We do need to keep this one because the CPU is going away.

One the other hand, it might well be that we could get rid of the call
to rcutree_affinity_setting() in rcutree_dead_cpu().

Or am I missing something subtle here?

							Thanx, Paul

> -
>  	// nohz_full CPUs need the tick for stop-machine to work quickly
>  	tick_dep_set(TICK_DEP_BIT_RCU);
>  	return 0;
> -- 
> 2.31.1
>
Pingfan Liu Sept. 7, 2022, 1:40 a.m. UTC | #2
On Tue, Sep 06, 2022 at 10:24:41AM -0700, Paul E. McKenney wrote:
> On Mon, Sep 05, 2022 at 11:38:50AM +0800, Pingfan Liu wrote:
> > At present, during the cpu teardown, rcu_boost_kthread_setaffinity() is
> > called twice. Firstly by rcutree_offline_cpu(), then by
> > rcutree_dead_cpu() as the CPUHP_RCUTREE_PREP  cpuhp_step callback.
> > 
> > >From the scheduler's perspective, a bit in cpu_online_mask means that the cpu
> > is visible to the scheduler. Furthermore, a bit in cpu_active_mask
> > means that the cpu is suitable as a migration destination.
> > 
> > Now turning back to the case in rcu offlining. sched_cpu_deactivate()
> > has disabled the dying cpu as the migration destination before
> > rcutree_offline_cpu().  Furthermore, if the boost kthread is on the dying
> > cpu, it will be migrated to another suitable online cpu by the scheduler.
> > So the affinity setting by rcutree_offline_cpu() is redundant and can be
> > eliminated.
> > 
> > Besides, this patch does an trival code rearrangement by unfolding
> > rcutree_affinity_setting() into rcutree_online_cpu(), considering that
> > the latter one is the only user of the former.

SUPPLIED MATERIAL –

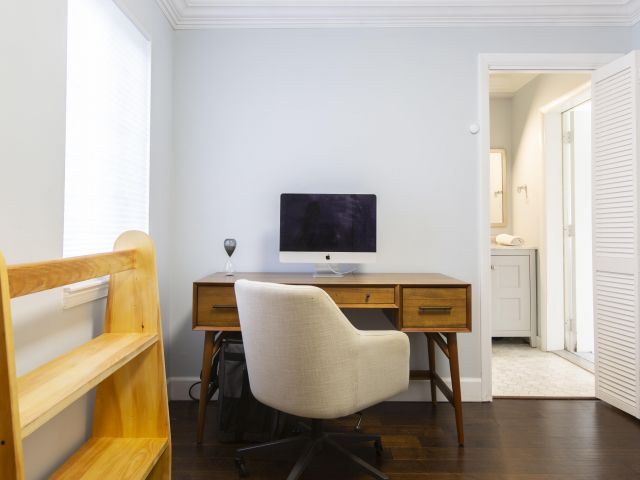 Продажа дома по адресу 247 Bloomfield Dr Drive - фото 6836045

USING THE INFORMATION –
- A) From the RCU patch discussion, translate this sentence into Spanish: "Furthermore, a bit in cpu_active_mask means that the cpu is suitable as a migration destination."
- B) Carry on the RCU patch discussion from its last line.
The material is separate from the text about RCU CPU teardown.

ANSWER SET –
- A) Además, un bit en cpu_active_mask significa que la cpu es adecuada como destino de migración.

- B)
> > 
> > Signed-off-by: Pingfan Liu <kernelfans@gmail.com>
> > Cc: "Paul E. McKenney" <paulmck@kernel.org>
> > Cc: David Woodhouse <dwmw@amazon.co.uk>
> > Cc: Frederic Weisbecker <frederic@kernel.org>
> > Cc: Neeraj Upadhyay <quic_neeraju@quicinc.com>
> > Cc: Josh Triplett <josh@joshtriplett.org>
> > Cc: Steven Rostedt <rostedt@goodmis.org>
> > Cc: Mathieu Desnoyers <mathieu.desnoyers@efficios.com>
> > Cc: Lai Jiangshan <jiangshanlai@gmail.com>
> > Cc: Joel Fernandes <joel@joelfernandes.org>
> > Cc: "Jason A. Donenfeld" <Jason@zx2c4.com>
> > To: rcu@vger.kernel.org
> > ---
> >  kernel/rcu/tree.c | 14 +-------------
> >  1 file changed, 1 insertion(+), 13 deletions(-)
> > 
> > diff --git a/kernel/rcu/tree.c b/kernel/rcu/tree.c
> > index 79aea7df4345..b90f6487fd45 100644
> > --- a/kernel/rcu/tree.c
> > +++ b/kernel/rcu/tree.c
> > @@ -3978,16 +3978,6 @@ int rcutree_prepare_cpu(unsigned int cpu)
> >  	return 0;
> >  }
> >  
> > -/*
> > - * Update RCU priority boot kthread affinity for CPU-hotplug changes.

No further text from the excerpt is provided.